EXCERPTED TEXT:
======
Volume control amplifier - This one is difficult to adjust. Therefore I made some mods here as well. Before playing the theremin you need to do some fine-tuning to compensate for drift in the volume oscillator and to adjust the response to your needs. It seems a common solution to use a panelmount pot instead of the trimpot VR2. This is not wise though. First, this pot is tricky to adjust and second, it has a entirely different function!
The way the volume control works is as follows: T3 is set to a certain frequency. That frequency will get lower if you approach the antenna. T4 is adjusted to a frequency slightly higher than T3. Therefore the output of T4, which is a band filter, will decrease when the frequency of the oscillator gets lower.
This voltage is then amplified and level-shifted by the LM358. VR2 is part of this amplifier and takes care of the level-shifting.
Now, fine-tuning the volume oscillator has to do with making shure that the frequency of T4 is slightly higher than the frequency of the volume oscillator. Thus obviously fine-tuning has to be done either around T4 or in the volume oscillator. That last option is the easiest.
The oscillator can be fine-tuned by slightly varying the drain current of the FET. This can simply been done by replacing the fixed 100 ohm resistor at Q3 with a series connection of a 100 ohm resistor and a 500 ohm pot. This pot can be panelmount to allow adjustment from the outside.

In addition I've changed the 1 Meg resistor between pins 2 and 3 of the LM358 into 220 k. With the original 1 Meg resistor there is way to much gain with as result that little handmovement has already a big effect on the volume. With the new resistor I have about 15" playroom to go from silence to max. volume.

Adjustment procedure (keep distance from volume antenna):

1 - Set the core (slug) of T3 and T4 in their top position, set the new volume fine-tuning pot in the mid position.
2 - Measure the voltage on pin 3 of the LM358 and adjust T4 for max. voltage.
3 - Measure the voltage on pin 1 of the LM358. Adjust VR2 so that the voltage reads about 4.0 volt*.
4 - Turn T4 a bit back, so that the voltage just starts to drop to about 3.5 volt.
5 - Check the volume responce by moving your hand. If the control area is to small tweak T4 slightly.

*) If you adjust in such way that 4.3 volt is measured when you move away from the antenna, the volume response is not very smooth, therefore I recomment to adjust the instrument in such way that you end up with 3.5 volt at step 4.

Fine-tune possibility for pitch- It's hard to exactly tune the instrument with adjusting T1 and T2, and beyond that, one needs to be able to tune the instrument without opening the box. fine-tuning can be done by varying the length of the telescoping antenna. However I replaced that antenna with another rod and thus have lost that option. The pitch oscillators can be fine-tuned by slightly varying the drain current of the FET. This can simply been done by replacing the fixed 1 k resistor at Q1 with a series connection of a 470 ohm resistor and a 1 k pot. This pot can be panelmount to allow adjustment from the outside. It may be wise to use screened wire to connect the pot and somehow fix the wires to the cabinet because vibrations in the wires may modulate the oscillator and thus the audio signal.
======
Raw records:

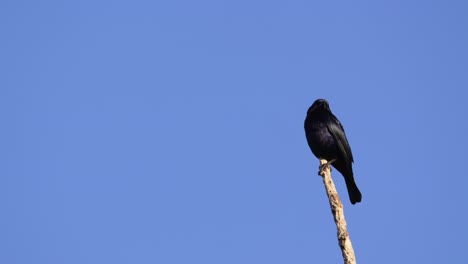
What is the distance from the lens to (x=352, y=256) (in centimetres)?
652

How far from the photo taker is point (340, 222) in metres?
6.84

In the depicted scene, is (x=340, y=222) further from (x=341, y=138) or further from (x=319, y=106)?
(x=319, y=106)

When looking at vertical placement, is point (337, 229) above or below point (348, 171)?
below

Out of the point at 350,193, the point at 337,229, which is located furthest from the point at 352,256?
the point at 350,193

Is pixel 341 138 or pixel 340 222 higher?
pixel 341 138

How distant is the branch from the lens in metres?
6.53

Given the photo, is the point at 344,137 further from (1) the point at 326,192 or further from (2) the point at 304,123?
(1) the point at 326,192

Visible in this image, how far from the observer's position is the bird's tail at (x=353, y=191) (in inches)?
371

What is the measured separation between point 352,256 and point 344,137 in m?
3.44

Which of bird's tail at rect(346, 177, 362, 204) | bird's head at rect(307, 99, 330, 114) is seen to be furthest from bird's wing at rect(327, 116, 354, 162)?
bird's head at rect(307, 99, 330, 114)

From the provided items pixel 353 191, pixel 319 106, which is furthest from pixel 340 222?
pixel 319 106

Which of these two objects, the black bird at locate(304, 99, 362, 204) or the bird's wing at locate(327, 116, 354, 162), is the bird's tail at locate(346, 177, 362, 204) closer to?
the black bird at locate(304, 99, 362, 204)

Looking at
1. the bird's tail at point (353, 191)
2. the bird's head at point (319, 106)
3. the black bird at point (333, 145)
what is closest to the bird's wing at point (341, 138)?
the black bird at point (333, 145)

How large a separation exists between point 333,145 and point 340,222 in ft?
9.64
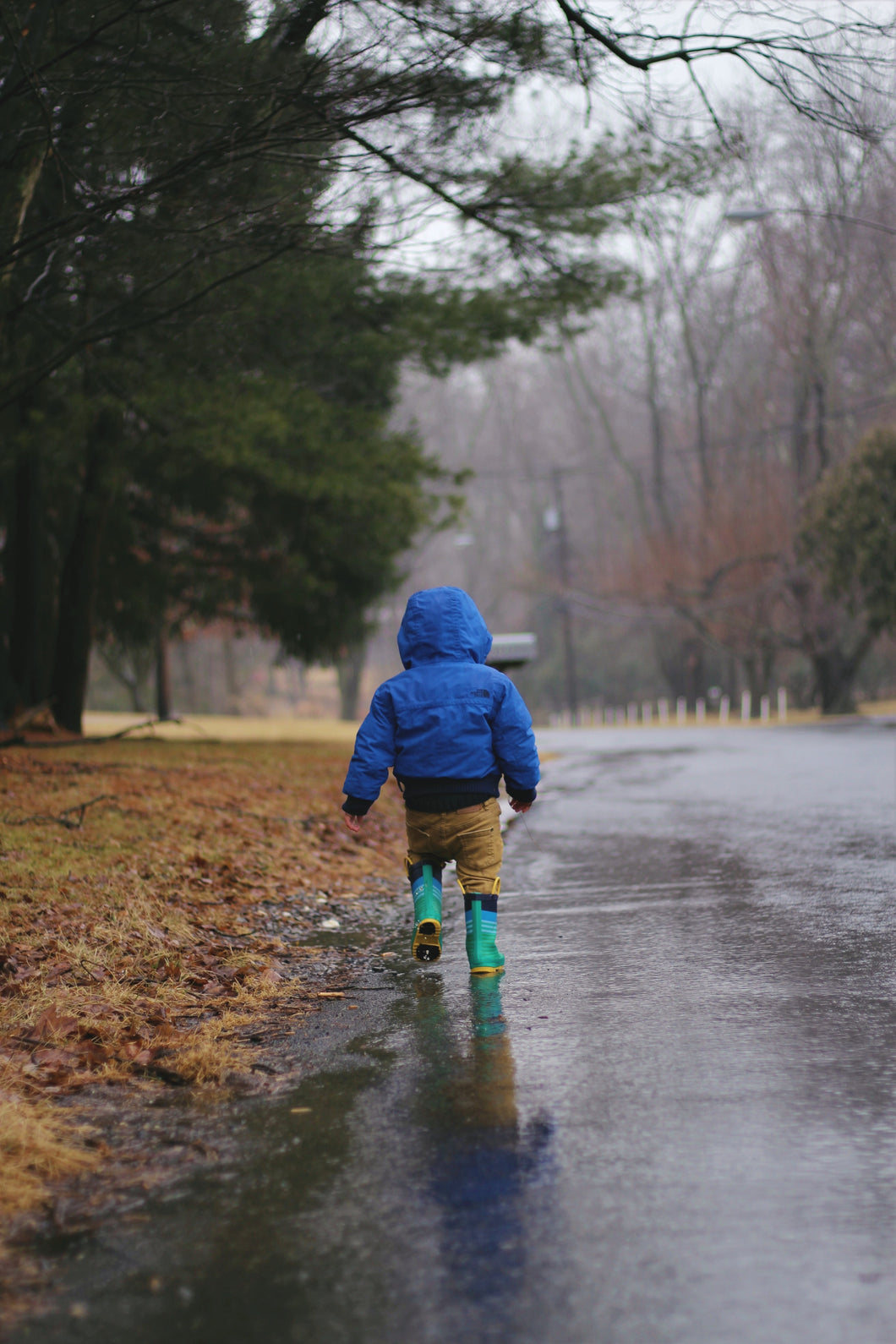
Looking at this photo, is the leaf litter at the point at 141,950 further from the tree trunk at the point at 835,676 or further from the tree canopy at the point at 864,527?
the tree trunk at the point at 835,676

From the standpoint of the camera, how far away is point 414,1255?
10.1 ft

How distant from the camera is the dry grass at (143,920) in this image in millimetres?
4637

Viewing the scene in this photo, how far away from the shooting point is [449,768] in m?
5.96

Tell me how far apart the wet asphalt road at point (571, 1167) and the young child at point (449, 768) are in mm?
325

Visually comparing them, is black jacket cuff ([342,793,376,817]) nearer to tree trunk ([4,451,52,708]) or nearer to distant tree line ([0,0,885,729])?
distant tree line ([0,0,885,729])

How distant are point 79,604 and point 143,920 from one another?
476 inches

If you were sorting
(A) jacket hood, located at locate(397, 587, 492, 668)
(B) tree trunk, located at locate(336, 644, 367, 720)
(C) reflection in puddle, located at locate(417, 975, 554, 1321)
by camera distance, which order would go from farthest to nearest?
(B) tree trunk, located at locate(336, 644, 367, 720) → (A) jacket hood, located at locate(397, 587, 492, 668) → (C) reflection in puddle, located at locate(417, 975, 554, 1321)

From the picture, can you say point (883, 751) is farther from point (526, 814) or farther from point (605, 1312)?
point (605, 1312)

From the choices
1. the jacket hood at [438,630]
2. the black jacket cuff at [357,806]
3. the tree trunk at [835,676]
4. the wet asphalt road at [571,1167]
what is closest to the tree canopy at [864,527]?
the tree trunk at [835,676]

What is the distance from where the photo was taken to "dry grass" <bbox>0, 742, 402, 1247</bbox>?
464cm

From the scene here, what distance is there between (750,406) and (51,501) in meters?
29.2

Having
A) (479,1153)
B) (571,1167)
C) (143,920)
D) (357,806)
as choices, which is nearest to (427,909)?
(357,806)

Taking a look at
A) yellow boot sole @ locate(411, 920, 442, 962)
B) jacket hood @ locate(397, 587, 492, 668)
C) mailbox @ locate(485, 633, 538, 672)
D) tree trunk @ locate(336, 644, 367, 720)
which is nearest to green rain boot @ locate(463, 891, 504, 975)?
yellow boot sole @ locate(411, 920, 442, 962)

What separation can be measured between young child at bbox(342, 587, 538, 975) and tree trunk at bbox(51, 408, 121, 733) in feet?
41.9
======
EXERCISE OBJECTIVE:
Carry the theremin modification text forward from its last sentence, writing the next passage in the same first-person voice.

RESULT OF THIS EXERCISE:
Linearizing the pitch sensitivity- I found that the upper octave was much compressed and that the highest notes I wanted to play were so close to the antenna that accurate vibrato wasn't possible. A way to linearize the response is to put an inductor in series with the antenna. I've drawn a graph of the original situation and the corrected pitch linearity. The vertical axis shows distance to the antenna in cm, the horizontal axis shows the octaves.

Pitch graph of SC theremin before and after the linearity mod.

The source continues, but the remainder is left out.